#### Gösterilen metin

Yerin dibine sokmuştu, içerden, sözde gizli olması gereken bilgiler sızdırılan, üstüne bir de "Şöyle yazın" talimatı alan Fener medyası, Galatasaray Başkanı Mustafa Cengiz'in öfkeli isyanını..
"Az bile söyledi" dedim, perşembe gecesi aSpor'da.. Kayıtlar orda duruyor.. "Az bile.. Ben 1955'ten beri çıplak gözle, 57'den beri de gazeteci olarak Galatasaray'ı izliyorum. Bu kadar ruhsuz bir takım daha görmedim" dedim.
"Ben mesleğe başladığımda Beşiktaşlıydım aslında.. Ama Ankara deplasmanına gelen üç büyükleri üç gün boyu kamp otellerinde izlerken, Galatasaray'ın nasıl bir 'Aile' olduğunu gördüm.. Kendimi o ailenin içinde hissetmeye başladım" diye anlattım..
Bugün o kavram da kalmadı.. Adam yerde, kıvranıyor. Başında doktorlar, ambulans istiyorlar.
Şimdi hastanede, ameliyatlı yatıyor. O takım arkadaşını merak eden, "Ne oluyor" diye yanına giden yok..
Bu mudur "Takım olmak.. Aile olmak?!." Adam kendi kaptırdığı topun peşinde bile koşmuyor?.
Bu mudur, forma aşkı, sorumluluk duyusu..
Yardımlaşma yok.
Biri topu ayağına alınca sahaya bakın. Duran on Galatasaraylı göreceksiniz.
Kendini gösteren, pas tercihi yaratan yok. Geriye kaleciye atmayıp da ne yapacak adam?.
Bu rezil, bu ruhsuz, bu iğrenç futbolu oynadı durmadan Galatasaray.. Ve Başkan Mustafa Cengiz, nihayet dayanamadı ve patladı..
Patladı ne oldu?.
Mucize!.
Evet, aynen öyle..
"MU-Cİ-ZE!.."
Bu sene Galatasaray'ı bu kadar hırslı, bu kadar koşar, bu kadar mücadele eder gördünüz mü?.
Medyadaki Fener'in ve Galatasaray içindeki patronlarının kalemi görevini yüklenenler, "Mustafa Cengiz futbolcuları darmadağın etti ama, Fatih Terim toparladı" anlamında laflar gevelediler utanmadan..

########
#### Girdi malzemesi

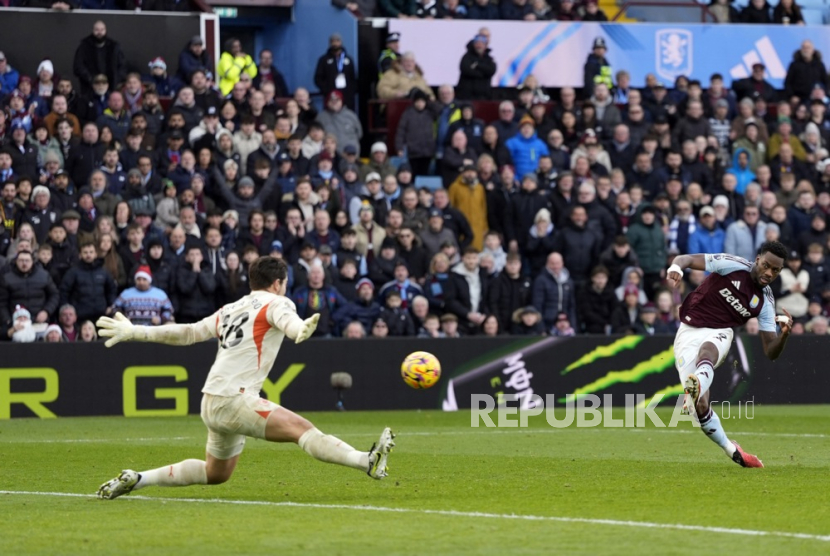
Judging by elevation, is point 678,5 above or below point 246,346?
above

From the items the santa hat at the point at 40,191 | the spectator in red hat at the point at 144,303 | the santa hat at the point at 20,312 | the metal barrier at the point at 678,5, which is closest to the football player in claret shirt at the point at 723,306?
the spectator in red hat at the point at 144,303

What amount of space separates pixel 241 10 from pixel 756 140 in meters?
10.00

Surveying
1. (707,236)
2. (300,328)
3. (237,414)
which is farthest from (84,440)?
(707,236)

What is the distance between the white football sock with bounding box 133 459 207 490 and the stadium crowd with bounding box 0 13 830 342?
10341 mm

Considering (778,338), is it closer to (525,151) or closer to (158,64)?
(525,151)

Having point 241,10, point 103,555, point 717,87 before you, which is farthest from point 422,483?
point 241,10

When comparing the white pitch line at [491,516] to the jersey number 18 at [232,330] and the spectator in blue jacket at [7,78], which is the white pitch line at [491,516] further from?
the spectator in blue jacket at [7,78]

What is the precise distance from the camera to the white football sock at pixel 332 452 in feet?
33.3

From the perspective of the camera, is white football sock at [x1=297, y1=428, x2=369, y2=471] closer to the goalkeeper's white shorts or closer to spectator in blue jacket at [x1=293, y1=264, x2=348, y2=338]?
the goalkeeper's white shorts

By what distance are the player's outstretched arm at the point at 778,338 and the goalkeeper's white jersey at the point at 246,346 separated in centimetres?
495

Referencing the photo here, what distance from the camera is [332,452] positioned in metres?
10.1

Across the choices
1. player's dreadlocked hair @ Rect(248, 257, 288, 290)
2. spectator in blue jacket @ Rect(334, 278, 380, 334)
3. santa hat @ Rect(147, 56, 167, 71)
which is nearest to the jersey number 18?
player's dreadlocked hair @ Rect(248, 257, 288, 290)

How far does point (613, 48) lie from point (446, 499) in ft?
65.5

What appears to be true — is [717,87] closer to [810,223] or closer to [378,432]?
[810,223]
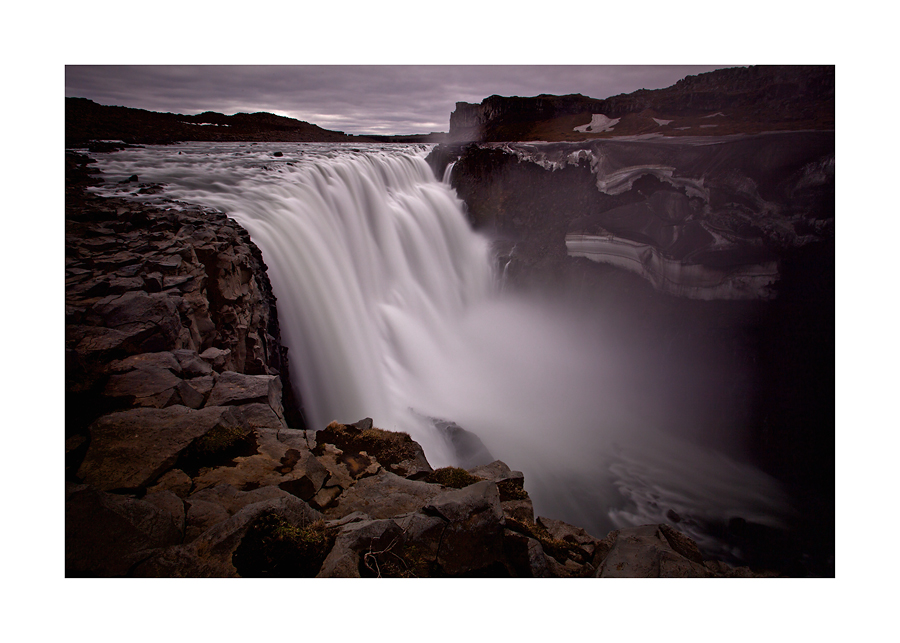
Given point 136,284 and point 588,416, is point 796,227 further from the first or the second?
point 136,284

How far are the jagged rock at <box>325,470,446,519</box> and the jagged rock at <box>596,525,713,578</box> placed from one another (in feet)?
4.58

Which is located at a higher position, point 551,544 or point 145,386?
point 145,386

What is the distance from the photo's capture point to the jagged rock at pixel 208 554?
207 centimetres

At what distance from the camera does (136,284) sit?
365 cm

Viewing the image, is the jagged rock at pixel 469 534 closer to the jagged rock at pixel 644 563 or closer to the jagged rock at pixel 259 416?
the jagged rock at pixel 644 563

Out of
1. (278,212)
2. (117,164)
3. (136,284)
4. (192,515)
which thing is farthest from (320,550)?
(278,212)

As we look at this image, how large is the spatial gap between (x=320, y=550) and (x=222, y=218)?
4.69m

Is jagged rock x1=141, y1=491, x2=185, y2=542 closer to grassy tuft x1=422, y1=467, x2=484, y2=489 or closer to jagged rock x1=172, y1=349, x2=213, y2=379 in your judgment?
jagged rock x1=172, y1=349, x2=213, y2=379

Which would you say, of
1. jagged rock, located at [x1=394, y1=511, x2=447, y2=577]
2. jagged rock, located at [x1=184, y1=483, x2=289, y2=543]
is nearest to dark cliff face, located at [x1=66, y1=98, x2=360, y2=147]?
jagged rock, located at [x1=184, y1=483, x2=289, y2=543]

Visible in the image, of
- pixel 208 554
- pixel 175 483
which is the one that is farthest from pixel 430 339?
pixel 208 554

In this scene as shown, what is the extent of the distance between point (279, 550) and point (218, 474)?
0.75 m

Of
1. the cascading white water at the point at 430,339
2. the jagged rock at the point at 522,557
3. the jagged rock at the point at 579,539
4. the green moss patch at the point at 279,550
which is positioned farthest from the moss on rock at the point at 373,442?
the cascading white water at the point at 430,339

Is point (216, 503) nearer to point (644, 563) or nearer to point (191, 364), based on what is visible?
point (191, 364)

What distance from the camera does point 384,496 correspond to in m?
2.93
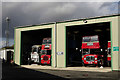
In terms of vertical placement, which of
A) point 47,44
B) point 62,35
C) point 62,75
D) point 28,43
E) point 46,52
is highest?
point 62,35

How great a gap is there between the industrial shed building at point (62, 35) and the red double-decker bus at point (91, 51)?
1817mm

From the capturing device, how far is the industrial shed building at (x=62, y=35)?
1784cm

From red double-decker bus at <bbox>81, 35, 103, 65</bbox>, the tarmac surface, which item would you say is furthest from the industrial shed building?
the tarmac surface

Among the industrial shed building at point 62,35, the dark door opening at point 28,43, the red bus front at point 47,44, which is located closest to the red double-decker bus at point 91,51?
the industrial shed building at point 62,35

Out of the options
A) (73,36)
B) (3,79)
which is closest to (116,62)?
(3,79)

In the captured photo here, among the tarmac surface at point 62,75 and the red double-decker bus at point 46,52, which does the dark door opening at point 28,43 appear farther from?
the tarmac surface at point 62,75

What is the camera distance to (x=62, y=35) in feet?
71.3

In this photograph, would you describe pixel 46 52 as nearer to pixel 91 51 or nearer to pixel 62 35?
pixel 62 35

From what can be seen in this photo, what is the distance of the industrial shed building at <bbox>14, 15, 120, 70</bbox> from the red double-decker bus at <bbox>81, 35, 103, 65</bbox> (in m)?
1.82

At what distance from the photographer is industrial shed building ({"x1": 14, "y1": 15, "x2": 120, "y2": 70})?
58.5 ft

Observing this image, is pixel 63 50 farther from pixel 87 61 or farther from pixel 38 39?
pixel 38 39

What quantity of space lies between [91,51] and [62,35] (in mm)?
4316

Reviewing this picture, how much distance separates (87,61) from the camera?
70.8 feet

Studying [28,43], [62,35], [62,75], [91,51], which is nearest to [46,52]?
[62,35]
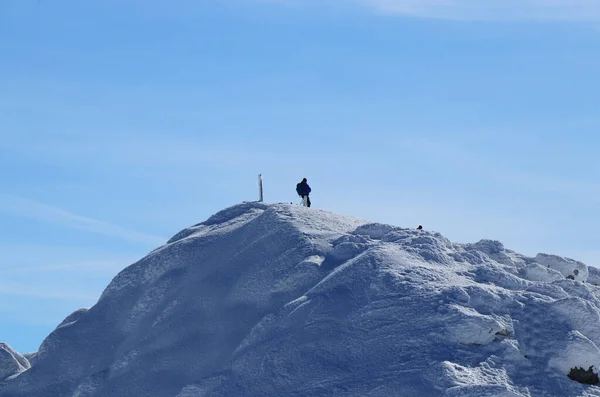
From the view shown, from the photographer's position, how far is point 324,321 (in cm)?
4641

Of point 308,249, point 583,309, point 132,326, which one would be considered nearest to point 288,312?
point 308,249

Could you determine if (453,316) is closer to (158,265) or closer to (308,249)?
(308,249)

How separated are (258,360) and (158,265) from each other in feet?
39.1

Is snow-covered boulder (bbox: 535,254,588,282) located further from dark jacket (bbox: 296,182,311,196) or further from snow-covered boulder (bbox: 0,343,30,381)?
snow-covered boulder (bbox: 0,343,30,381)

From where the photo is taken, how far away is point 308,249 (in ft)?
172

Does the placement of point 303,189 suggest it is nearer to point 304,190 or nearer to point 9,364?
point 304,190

########
#### Girdi malzemesi

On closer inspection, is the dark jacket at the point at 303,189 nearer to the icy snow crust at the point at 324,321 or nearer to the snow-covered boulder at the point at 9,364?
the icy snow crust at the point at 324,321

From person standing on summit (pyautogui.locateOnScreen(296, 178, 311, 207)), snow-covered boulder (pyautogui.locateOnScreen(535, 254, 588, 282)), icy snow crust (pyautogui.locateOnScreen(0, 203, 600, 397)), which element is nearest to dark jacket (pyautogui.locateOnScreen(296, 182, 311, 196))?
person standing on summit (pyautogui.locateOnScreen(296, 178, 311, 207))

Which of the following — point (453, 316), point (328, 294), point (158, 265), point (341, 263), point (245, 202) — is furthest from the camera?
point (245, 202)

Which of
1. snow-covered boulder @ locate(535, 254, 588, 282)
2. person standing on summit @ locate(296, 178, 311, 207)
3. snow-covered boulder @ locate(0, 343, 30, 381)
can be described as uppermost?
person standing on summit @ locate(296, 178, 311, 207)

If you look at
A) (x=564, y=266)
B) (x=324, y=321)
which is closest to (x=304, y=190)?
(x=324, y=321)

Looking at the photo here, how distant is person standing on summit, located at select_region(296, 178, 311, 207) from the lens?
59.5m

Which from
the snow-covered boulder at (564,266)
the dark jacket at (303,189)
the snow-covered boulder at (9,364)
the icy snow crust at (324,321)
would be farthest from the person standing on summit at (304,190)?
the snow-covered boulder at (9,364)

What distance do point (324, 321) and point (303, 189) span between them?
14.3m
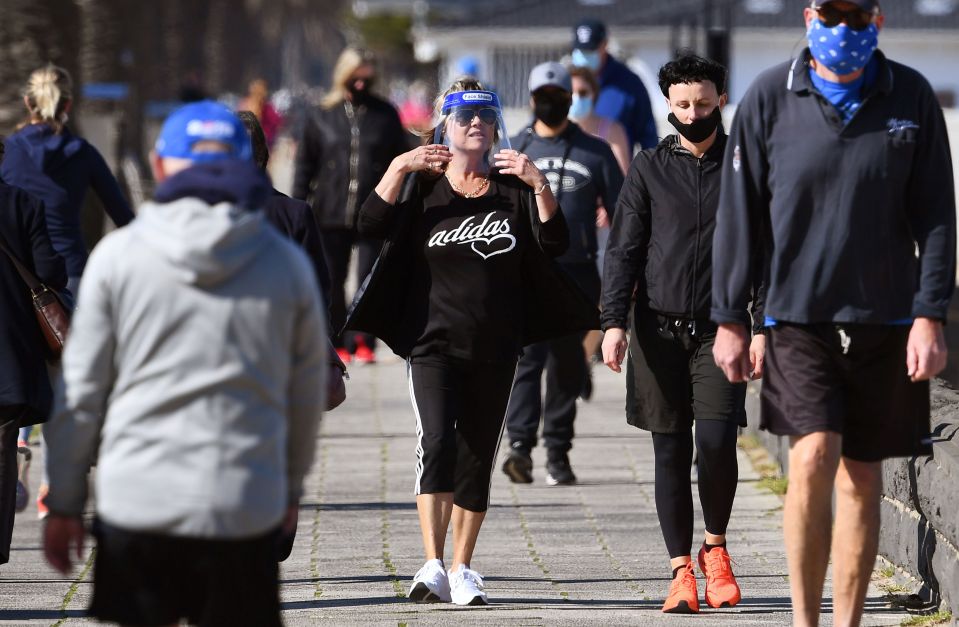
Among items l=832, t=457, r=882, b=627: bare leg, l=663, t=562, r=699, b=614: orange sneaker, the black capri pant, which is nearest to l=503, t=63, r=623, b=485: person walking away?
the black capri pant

########
#### Girdi malzemesi

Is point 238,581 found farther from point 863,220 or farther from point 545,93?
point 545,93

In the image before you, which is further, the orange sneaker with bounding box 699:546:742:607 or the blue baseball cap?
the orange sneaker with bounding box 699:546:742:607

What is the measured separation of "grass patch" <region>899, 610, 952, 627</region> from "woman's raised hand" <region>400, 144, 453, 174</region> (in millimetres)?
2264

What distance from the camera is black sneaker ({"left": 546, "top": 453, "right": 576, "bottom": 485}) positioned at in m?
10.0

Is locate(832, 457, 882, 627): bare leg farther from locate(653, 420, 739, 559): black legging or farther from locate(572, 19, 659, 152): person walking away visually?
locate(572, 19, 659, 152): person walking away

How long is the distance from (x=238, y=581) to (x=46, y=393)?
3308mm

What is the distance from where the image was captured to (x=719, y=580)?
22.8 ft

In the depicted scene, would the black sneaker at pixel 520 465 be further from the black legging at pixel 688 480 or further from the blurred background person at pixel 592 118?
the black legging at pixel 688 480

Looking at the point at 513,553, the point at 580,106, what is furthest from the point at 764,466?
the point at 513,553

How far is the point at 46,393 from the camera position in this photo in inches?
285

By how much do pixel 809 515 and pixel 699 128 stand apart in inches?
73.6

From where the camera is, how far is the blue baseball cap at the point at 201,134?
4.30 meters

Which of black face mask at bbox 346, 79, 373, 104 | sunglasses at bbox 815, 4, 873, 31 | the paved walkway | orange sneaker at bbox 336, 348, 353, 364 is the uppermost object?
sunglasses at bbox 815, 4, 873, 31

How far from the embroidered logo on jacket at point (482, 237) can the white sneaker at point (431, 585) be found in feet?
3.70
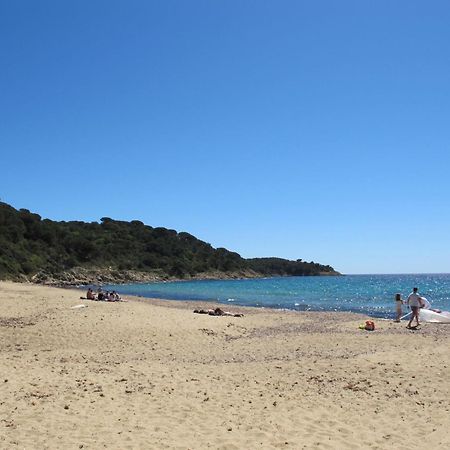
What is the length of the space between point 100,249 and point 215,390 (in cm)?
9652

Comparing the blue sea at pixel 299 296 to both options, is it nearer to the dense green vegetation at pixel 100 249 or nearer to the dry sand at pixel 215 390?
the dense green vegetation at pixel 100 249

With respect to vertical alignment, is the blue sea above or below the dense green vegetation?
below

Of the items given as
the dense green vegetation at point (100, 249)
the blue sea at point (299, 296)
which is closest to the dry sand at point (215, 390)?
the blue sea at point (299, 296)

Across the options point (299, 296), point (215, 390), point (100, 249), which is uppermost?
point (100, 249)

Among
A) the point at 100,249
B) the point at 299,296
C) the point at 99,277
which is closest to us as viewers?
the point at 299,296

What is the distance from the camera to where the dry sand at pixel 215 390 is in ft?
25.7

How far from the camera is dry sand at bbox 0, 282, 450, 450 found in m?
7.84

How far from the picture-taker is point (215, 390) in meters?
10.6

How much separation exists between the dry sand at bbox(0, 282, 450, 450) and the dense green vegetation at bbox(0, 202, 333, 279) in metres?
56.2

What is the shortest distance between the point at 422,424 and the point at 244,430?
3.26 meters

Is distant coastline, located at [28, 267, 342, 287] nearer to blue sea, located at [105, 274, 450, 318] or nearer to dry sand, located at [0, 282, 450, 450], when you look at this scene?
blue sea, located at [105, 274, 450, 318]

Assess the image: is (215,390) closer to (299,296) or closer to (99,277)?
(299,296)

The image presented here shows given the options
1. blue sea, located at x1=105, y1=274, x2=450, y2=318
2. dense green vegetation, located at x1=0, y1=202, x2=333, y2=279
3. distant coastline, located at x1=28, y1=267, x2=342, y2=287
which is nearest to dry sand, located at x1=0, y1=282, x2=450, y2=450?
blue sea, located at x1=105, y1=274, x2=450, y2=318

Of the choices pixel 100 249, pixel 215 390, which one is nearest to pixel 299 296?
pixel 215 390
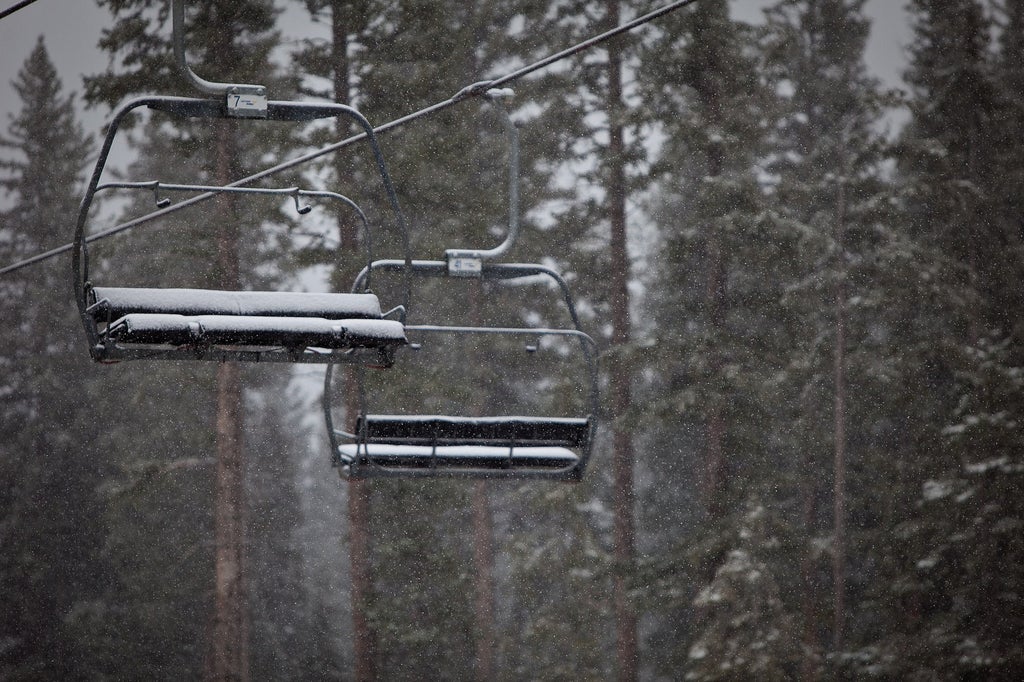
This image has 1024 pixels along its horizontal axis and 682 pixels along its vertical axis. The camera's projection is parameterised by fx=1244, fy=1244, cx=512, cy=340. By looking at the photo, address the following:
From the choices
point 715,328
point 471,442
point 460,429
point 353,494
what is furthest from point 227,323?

########

**Görev A**
Galatasaray yazısında "Şimdi hastanede, ameliyatlı" ile başlayıp "on Galatasaraylı göreceksiniz." ile biten bölümün tamamını aynen tekrarla.
**Görev B**
Girdi malzemesindeki satırlardan "How far are" ifadesinin geçtiği satırdan "207 centimetres" ifadesinin geçtiği satıra kadar, iki uç da dahil olmak üzere hepsini olduğu gibi yeniden yaz.

**Doğru çıktı A**
Şimdi hastanede, ameliyatlı yatıyor. O takım arkadaşını merak eden, "Ne oluyor" diye yanına giden yok..
Bu mudur "Takım olmak.. Aile olmak?!." Adam kendi kaptırdığı topun peşinde bile koşmuyor?.
Bu mudur, forma aşkı, sorumluluk duyusu..
Yardımlaşma yok.
Biri topu ayağına alınca sahaya bakın. Duran on Galatasaraylı göreceksiniz.

**Doğru çıktı B**
How far are the jagged rock at <box>325,470,446,519</box> and the jagged rock at <box>596,525,713,578</box> placed from one another (in feet)?
4.58

Which is located at a higher position, point 551,544 or point 145,386?
point 145,386

What is the distance from the photo's capture point to the jagged rock at pixel 208 554?
207 centimetres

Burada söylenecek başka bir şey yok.